■ **Document section**:
- - - - -

From reviewing the analytics program that works in conjunction with my blog, I have learned that my two prior posts on fair housing/discrimination issues peaked a lot of interest which resulted in them being two of my most read posts to date. My prior posts can be read here and here. As a result I have decided to add another post related to Fair Housing issues.
When I give seminars on the topic of screening and accepting tenants, especially after I have just discussed the 12 protected classes, the attendees often feel as if they are not allowed to reject any applicant that is a member of a protected class. The important thing to remember is that you are legally allowed to deny rental to a member of a protected class as long as the reason you are denying them rental is not becasue they are a member of a protected class. This is a subtle distinction but a very important one. If you keep this distinction in mind during your screening process I think you will feel less “hamstrung” in general and hopefully more confident that you are not running afoul of the law.
Here are some examples of acceptable reasons to deny an applicant rental, which do not violate fair housing laws at the federal, state or local level (at least not in the city of Milwaukee):
1. The person smokes.
2. The person wants to keep a pet (not to be confused with a service animal or a comfort animal, both of which are not pets).
3. The applicant has insufficient income (income is defined broadly and includes more than just a salary from a job)
– Note: The City of Madison does have a local ordinance preventing landlords from denying a rental applicant based on minimum income standards.
4. The person’s income cannot be verified.
5. The applicant has been arrested and/or charged with a crime.
– Note: Dane County and the City of Madison have made persons with arrest records or criminal convictions protected classes in some instances.
6. The person has been convicted of a crime.
– Note: Dane County and the City of Madison have made persons with arrest records or criminal convictions protected classes in some instances.

- - - - -

■ **Data to examine**:
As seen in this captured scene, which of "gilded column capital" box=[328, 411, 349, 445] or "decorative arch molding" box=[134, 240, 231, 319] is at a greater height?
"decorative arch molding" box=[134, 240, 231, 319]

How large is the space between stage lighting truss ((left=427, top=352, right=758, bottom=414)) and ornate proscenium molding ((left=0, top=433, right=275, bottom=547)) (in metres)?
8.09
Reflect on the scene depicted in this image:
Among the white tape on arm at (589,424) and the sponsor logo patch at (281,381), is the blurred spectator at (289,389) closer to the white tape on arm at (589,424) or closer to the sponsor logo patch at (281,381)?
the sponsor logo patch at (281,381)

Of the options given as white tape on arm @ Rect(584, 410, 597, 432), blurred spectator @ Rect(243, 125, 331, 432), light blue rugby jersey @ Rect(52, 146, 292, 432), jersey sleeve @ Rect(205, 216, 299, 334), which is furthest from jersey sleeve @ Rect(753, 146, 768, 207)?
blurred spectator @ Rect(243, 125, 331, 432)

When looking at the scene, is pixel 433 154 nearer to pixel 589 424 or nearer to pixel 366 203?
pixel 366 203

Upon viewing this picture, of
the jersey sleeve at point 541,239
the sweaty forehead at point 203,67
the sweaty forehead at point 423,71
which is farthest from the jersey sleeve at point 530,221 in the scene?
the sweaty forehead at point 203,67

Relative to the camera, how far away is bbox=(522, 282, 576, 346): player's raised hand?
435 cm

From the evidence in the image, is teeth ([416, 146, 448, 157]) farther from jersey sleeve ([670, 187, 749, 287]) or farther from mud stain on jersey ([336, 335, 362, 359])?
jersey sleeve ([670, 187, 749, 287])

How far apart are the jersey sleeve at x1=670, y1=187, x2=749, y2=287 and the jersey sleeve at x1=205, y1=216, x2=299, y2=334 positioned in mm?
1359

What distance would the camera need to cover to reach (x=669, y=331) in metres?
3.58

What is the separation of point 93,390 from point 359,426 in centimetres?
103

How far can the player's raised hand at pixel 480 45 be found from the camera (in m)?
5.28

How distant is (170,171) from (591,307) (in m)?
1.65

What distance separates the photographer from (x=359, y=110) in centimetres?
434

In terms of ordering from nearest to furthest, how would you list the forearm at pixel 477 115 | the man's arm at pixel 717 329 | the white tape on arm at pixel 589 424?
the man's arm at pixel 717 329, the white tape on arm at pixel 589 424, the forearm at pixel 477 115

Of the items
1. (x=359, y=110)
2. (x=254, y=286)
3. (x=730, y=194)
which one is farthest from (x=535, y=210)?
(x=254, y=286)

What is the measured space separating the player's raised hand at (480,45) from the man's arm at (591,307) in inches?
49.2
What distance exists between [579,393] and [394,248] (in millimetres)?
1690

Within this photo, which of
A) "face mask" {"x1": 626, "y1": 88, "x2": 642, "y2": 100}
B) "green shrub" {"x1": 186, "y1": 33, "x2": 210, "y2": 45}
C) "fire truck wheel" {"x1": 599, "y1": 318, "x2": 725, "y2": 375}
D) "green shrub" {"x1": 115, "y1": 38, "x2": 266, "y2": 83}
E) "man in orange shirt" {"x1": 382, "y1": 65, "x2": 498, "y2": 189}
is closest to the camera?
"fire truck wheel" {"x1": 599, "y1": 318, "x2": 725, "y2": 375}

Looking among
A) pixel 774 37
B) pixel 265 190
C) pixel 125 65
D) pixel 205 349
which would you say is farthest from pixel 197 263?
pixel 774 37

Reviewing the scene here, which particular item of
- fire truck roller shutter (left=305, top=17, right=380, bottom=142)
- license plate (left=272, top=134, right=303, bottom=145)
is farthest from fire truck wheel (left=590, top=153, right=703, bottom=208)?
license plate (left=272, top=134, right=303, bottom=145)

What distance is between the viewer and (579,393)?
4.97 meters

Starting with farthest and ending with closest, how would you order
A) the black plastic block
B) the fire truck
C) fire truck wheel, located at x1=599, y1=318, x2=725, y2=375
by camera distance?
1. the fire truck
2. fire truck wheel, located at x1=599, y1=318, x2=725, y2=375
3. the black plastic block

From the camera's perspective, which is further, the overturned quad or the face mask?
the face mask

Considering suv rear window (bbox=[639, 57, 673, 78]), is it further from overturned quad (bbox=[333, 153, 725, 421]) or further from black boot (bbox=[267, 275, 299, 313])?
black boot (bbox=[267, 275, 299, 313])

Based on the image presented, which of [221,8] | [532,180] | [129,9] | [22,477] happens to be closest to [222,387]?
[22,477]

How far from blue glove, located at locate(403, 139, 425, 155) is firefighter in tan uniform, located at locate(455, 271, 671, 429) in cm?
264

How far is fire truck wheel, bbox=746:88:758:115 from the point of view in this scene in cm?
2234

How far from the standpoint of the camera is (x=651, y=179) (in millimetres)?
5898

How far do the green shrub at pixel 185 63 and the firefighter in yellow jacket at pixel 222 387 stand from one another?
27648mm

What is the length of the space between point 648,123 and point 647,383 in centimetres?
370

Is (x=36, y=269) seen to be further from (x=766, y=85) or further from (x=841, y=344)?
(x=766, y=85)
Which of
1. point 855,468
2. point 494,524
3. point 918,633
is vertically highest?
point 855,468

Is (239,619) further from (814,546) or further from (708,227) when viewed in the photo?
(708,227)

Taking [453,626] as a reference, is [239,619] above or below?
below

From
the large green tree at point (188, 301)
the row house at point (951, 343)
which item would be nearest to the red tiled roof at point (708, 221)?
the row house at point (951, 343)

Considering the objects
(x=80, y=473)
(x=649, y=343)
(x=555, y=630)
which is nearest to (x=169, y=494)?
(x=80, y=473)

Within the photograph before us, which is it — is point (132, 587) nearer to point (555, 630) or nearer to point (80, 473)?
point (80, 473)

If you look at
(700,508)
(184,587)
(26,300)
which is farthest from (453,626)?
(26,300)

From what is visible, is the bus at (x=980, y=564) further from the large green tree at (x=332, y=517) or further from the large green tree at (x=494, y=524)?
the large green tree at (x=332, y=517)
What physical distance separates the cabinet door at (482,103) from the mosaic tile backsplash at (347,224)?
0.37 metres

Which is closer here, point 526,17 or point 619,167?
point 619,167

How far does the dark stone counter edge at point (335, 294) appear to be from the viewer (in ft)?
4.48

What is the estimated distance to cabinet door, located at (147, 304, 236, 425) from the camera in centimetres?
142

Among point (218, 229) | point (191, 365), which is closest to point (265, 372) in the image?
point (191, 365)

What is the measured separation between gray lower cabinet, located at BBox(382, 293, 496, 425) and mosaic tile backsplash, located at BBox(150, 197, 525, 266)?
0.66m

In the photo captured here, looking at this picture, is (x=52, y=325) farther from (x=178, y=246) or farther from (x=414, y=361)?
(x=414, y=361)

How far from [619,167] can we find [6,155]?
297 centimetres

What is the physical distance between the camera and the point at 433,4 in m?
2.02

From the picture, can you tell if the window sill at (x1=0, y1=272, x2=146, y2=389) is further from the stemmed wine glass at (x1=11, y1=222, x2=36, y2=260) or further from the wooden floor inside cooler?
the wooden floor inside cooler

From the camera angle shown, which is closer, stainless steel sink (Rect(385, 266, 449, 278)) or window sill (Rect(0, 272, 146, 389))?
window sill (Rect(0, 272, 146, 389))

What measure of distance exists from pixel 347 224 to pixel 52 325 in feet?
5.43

- - - - -

■ **Prompt 1**:
From the fair housing post, please write out everything from "When I give" down to "of the law.".
■ **Prompt 2**:
List every reason the fair housing post gives as an acceptable ground for denying an applicant rental.
■ **Prompt 3**:
According to the fair housing post, what does the City of Madison's local ordinance prevent landlords from doing?

■ **Exercise response 1**:
When I give seminars on the topic of screening and accepting tenants, especially after I have just discussed the 12 protected classes, the attendees often feel as if they are not allowed to reject any applicant that is a member of a protected class. The important thing to remember is that you are legally allowed to deny rental to a member of a protected class as long as the reason you are denying them rental is not becasue they are a member of a protected class. This is a subtle distinction but a very important one. If you keep this distinction in mind during your screening process I think you will feel less “hamstrung” in general and hopefully more confident that you are not running afoul of the law.

■ **Exercise response 2**:
1. The person smokes.
2. The person wants to keep a pet.
3. The applicant has insufficient income.
4. The person's income cannot be verified.
5. The applicant has been arrested and/or charged with a crime.
6. The person has been convicted of a crime.

■ **Exercise response 3**:
It prevents landlords from denying a rental applicant based on minimum income standards.